Helgi Þormar Þorbjörnsson [2004-06-05 15:08 UTC] No we'll not have 1 2 3 4 etc. when voting, just simple X to those that we want to vote.
Lukas Smith [2004-06-05 15:19 UTC] Actually I think its a good idea that everybody again give a bit information about themselves. Maybe we should better do so on a wiki?
Anyways I am based in Berlin (that means I fall into CET timezone). I usually read all mails within 10 hours or so and reply within 24 hours. To dispell a common myth I am german and my mother tongue is german as well.
I have been with PEAR since 2002 maintaining MDB[2] and LiveUser. I have been on pear-qa@ since its creation and actively take part in all discussions. I read all PEAR mailinglists (except for pear-webmasters@) actively. I try to visit atleast 2-3 PHP related conferences a year. I am also a member of the PEAR group :-)
I use PEAR professionally inside my companies development framework. Beyond that I spend a fair share of my free time on PEAR.
Generally I tend to be in the formal regulation camp, but I do think that alot of things are too hard to put into formal rules and instead common sense and trust should reign in those situations. I think PEAR QA should offer services to PEAR Dev but it needs to balance what it can actually sustain and where educating the the actual developers makes more long term sense. I think we should try to automate everything we manage to put into written regulations (like version naming etc) but we shouldnt apply automatic ways to determine relative quality (like bug count, meantime to fix, CVS commits, etc).
Stephan Schmidt [2004-06-05 16:28 UTC] OK, lets do some stat('schst');
I'm living in Karlsruhe/Germany, so I'm located in the same timezone as Lukas and German is my mother tongue, too. I've been studying English, so I'm quite fluent in written and spoken English.
I'm developing PHP since 1999, and I'm spending approx. 10 hours a day coding PHP.
I joined PEAR in July 2003 and currently maintain 11 packages as lead developer and contribute to one package as developer. Besides PEAR I'm lead developer of http://www.php-tools.net, where I release stuff that does not fit into PEAR, like my templating engine, a user-management package, my own version of XML_Transformer (older than XML_Transformer and thus really buggy...) and some other packages.
I'm a regular contributor to the German PHP Magazin, but I also did some articles for php|a. I attended several PHP conferences (as a speaker, including PHPCon (New York, SF), PHP Conference, Linuxtag and I will be doing a PEAR talk at the O'Reilly Open Source Con in July.

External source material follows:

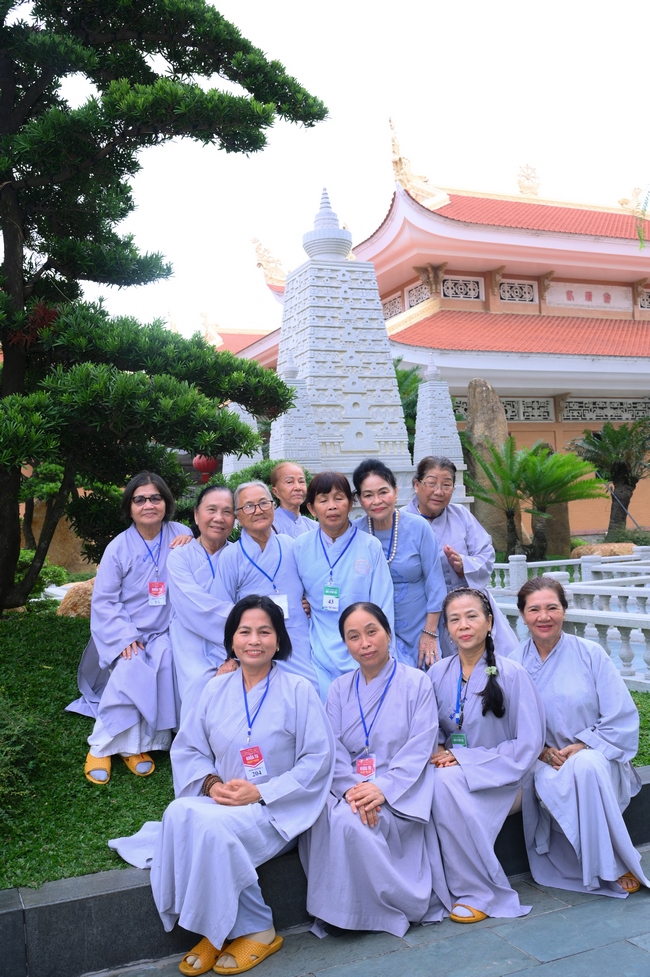 Pháp thoại Dạy Niệm Phật Trả Hiếu Cho Mẹ - HT. Thích Nhật Hỷ | Khoá tu Phật thất 109.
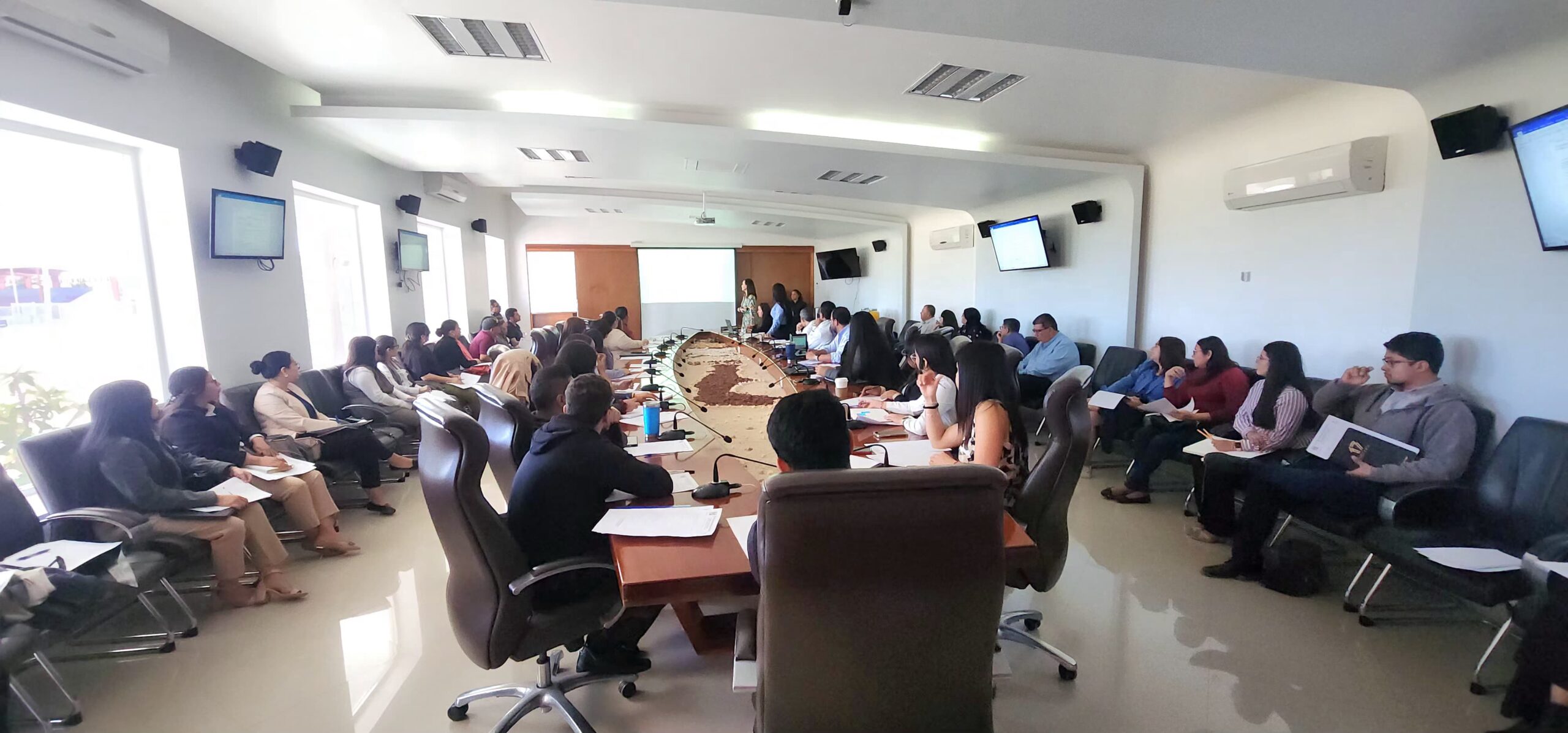 Capacita Catastro Los Cabos a 60 Notarias de Baja California Sur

In my everyday work I do a lot of stuff for Europe's largest webhoster (www.1und1.de, www.1and1.com), so I'm used to working with new technologies and large-scale web-sites. Currently I'm also working on an extension that I'd like to see included in pecl.
I'm especially interested in XML (I maintain 8 XML_* packages) and the PEAR manual, I set up a testing enviroment at http://pear.php-tools.net/peardoc/ I read my mails within one hour during worktime and I'll answer PEAR related stuff within 24 hours.
I'm subscribed to pear-dev, pear-doc, pear-qa as well as PHP internals. I try to take part in as many discussions as possible. My previous QA-actions have been some patches and advices to developers (mostly XML related) and I adopted two orphaned packages (Tomas' XML_Parser and XML_DTD).
I think the QA team should help developers create unit tests as well as set up a automatic testing environment, which is able to run unit-tests for new releases as well as current CVS versions. I developed a small script for http://snaps.php-tools.net/ which creates PEAR packages for some of my non-PEAR projects from CVS. This allows users to test versions before they are released and as every snapshot has a unique version number, bug reports can be accurate. I guess, this could be useful for PEAR as well.